For Nance was very lonely, and perplexed amid her loneliness. Things had happened that had troubled her beyond measure. In the first place, she had overheard some talk that had passed between De Rothan and her father, a few, disjointed sentences, nothing more, and yet the words had caught her ear and set her musing upon their meaning. Moreover, De Rothan himself had become suddenly and ominously real. He had swaggered out of a vague and questionable past into an urgent and audacious present. He had kissed her hand, and he had tried to touch her with the touch of a lover.
A woman can judge a man by his eyes, and his way of looking. The Frenchman was infinitely courteous, but he had no reverence. His admiration was a complacent and self-confident emotion. It bent, half patronisingly, and touched what it admired, as though a woman's charm was a mere flower to be plucked and held to the nostrils.
De Rothan had made Nance's spirit creep. She had become suddenly afraid of him, and shy of being alone.
Queerly enough her loneliness and her craving for comradeship and sympathy found her thoughts turning toward Jasper Benham.
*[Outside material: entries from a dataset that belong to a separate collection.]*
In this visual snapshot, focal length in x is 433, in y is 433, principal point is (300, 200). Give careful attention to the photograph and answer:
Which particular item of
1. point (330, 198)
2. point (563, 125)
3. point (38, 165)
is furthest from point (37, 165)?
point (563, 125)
It was a pure impulse and it surprised her new self-consciousness. There seemed something inevitable about it, something that claimed spontaneous justification. Nance found herself questioning the meaning of this impulse. If she distrusted one man and felt drawn toward the other, did not this spiritual phenomenon suggest some deep and instinctive truth? It contradicted the things that she had been told about Jasper. If he was a bad man why should she think of him now that she needed help?
It was in a mood of doubt and unrest that she idled round her terrace garden, looking at the faces of the pansies, pulling up weeds, and putting a stick here and there to a head-heavy flower. The sound of footsteps made her start self-consciously. A figure of Time came striding over the grass—old David Barfoot—scythe on shoulder, a brown straw hat shading his lean, tanned face.
Nance smiled at the old man, a smile of relief. There had been rain in the night, and the moist grass was ripe for scything. It would cling to the edge of the blade and make the work easier.
"I like the grass short, David."
He had a way of hearing Nance's words as he heard no one else's.
"I'll shave it close; trust me."
He carried the stone in a queer little leather case fastened to his belt at the back. Getting an edge was a great business. The stone rang along the blade of the scythe. Presently he began to mow with steady, purring strokes, and the swinging movement of his arms and shoulders was not without a kind of grace.